Esports will not replace real-world sport, but its growth could still be a boon


The pandemic shutdown brought esports to the fore as a format that can appeal to both video gamers and real-life sports fans, with events such as the F1 Esports Virtual Grand Prix likely to increase this blending across markets

Earlier this year, the coronavirus pandemic and lockdown measures around the world slammed the brakes on most live sport, with football matches, motor racing and other events postponed as the world battled the infection.

During the period, esports events stepped in to fill part of the void created by the absence, with esports media group () partnering with Formula 1 to host the F1 Esports Virtual Grand Prix, a series created to enable fans to watch Formula 1 races virtually using the F1 video game franchise.

The expansion of virtual motorsport, where contestants race cars in a video game format instead of actual cars, has continued apace, with Gfinity announcing in June that it has also signed a deal with Abu Dhabi Motorsport Management, for a new virtual racing contest, the V10 R-League, which premiered on September 7.

READ: Gfinity agrees distribution rights for new V10 R-League

With other real-world sports seeing video-game based equivalents appearing, such as the ePremier League esports football tournament, and the pace of growth of the esports market (it is expected to grow to US$6.82bn (£5.45bn) by 2027), could virtual sports eventually eclipse real-life sport in terms of popularity?

Cooperation not competition

Paul Kent, Gfinity’s head of esports and competitive gaming, doesn’t think so.

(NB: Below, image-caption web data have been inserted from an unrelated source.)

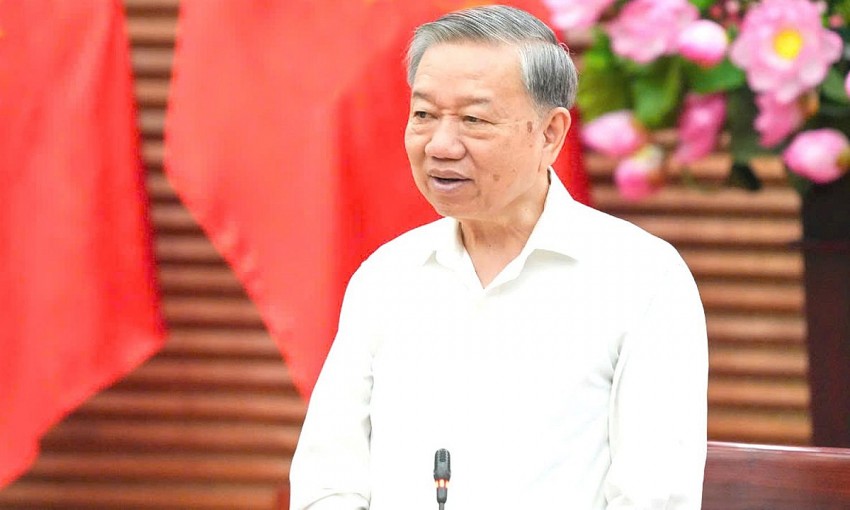 Tổng Bí thư Tô Lâm: Nghệ An cần phát triển kinh tế trên 4 trụ cột chiến lược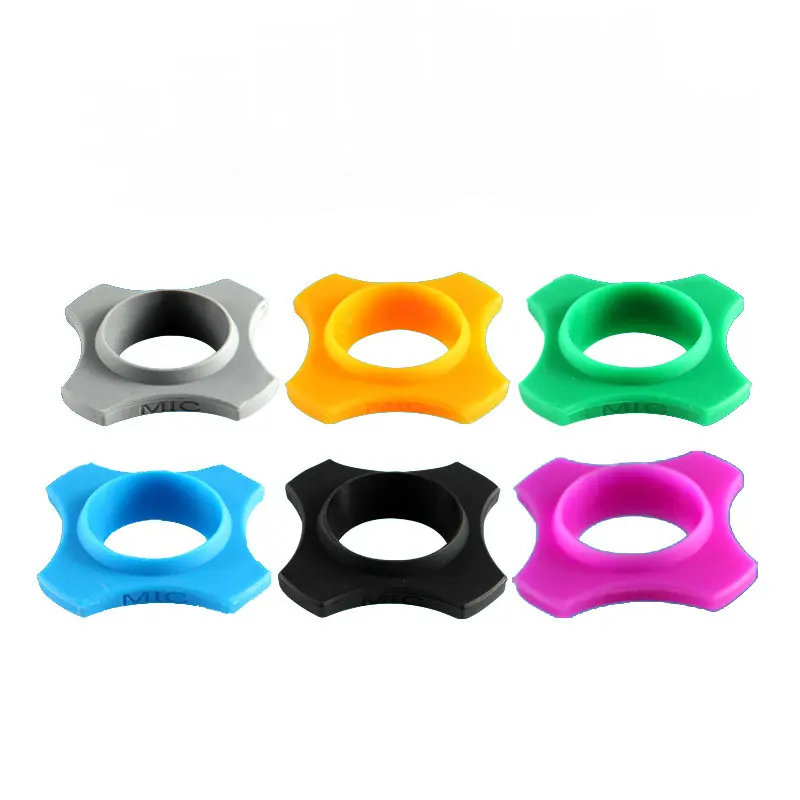 2pcs/lot mic sleeve anti-rolling Silicone Protective Cover dedicated For wireless microphon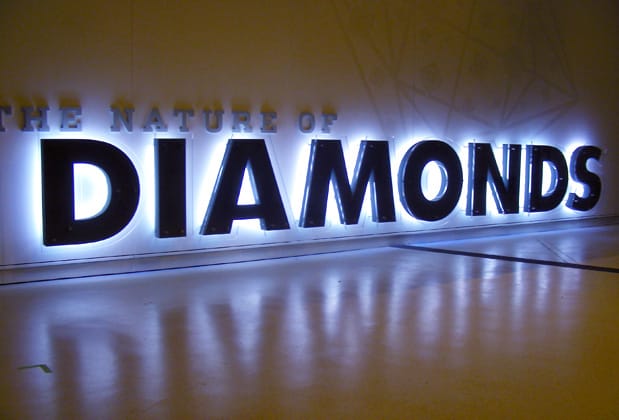 Chữ nổi mica đèn led đẹp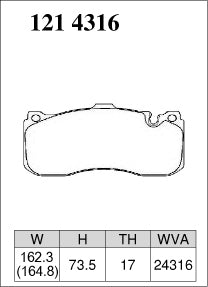 Dixcel ES Type Brake Pads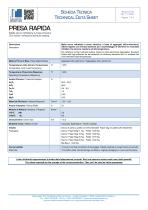 REFRACTORY MORTAR QUICK SETTING - TDS - 1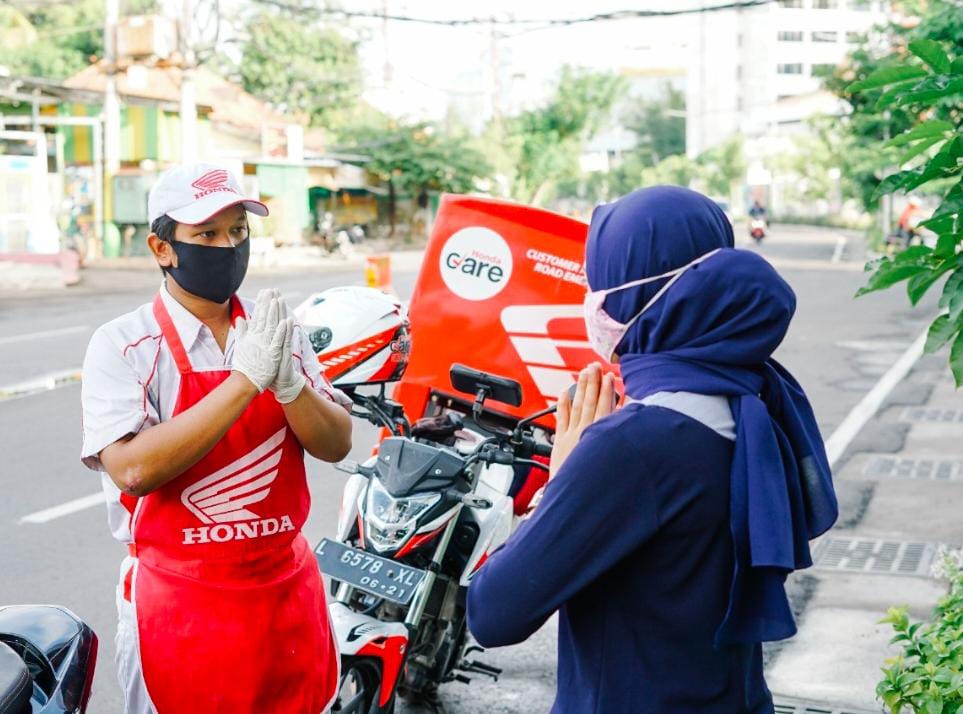 Hadirkan Motor Listrik di Sumatera Selatan, Astra Motor Sumsel Tingkatkan Layanan Honda Care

However, he said that esports is not aiming to replace real-world sports, but rather serve as a complementary offering that can help both markets draw in new customers.

Speaking to Proactive, Kent said that he did not see a situation where games such as football simulator FIFA became more popular than real-world football leagues, however, he said this is not the intention and that esports offer an alternative form of competitive entertainment that may attract those less interested in real-world sport, particularly the coveted youth market.

“Kids and young adults these days might get into gaming and then watch competitive esports which then could lead them to get interested in real-world sport”, he said.

However, Kent also said that not all sports will have the same effect when compared to their esports counterparts, with virtual motorsport offering a more interesting avenue for Gfinity and other esports media groups as the experience of racing is much harder to replicate among the public, in contrast to more easily accessible sports such as football.

“The lines are blurred between real-world and virtual motorsport during the pandemic”, Kent said, saying that growth of interest in digital motorsport accelerated during lockdown when races were cancelled.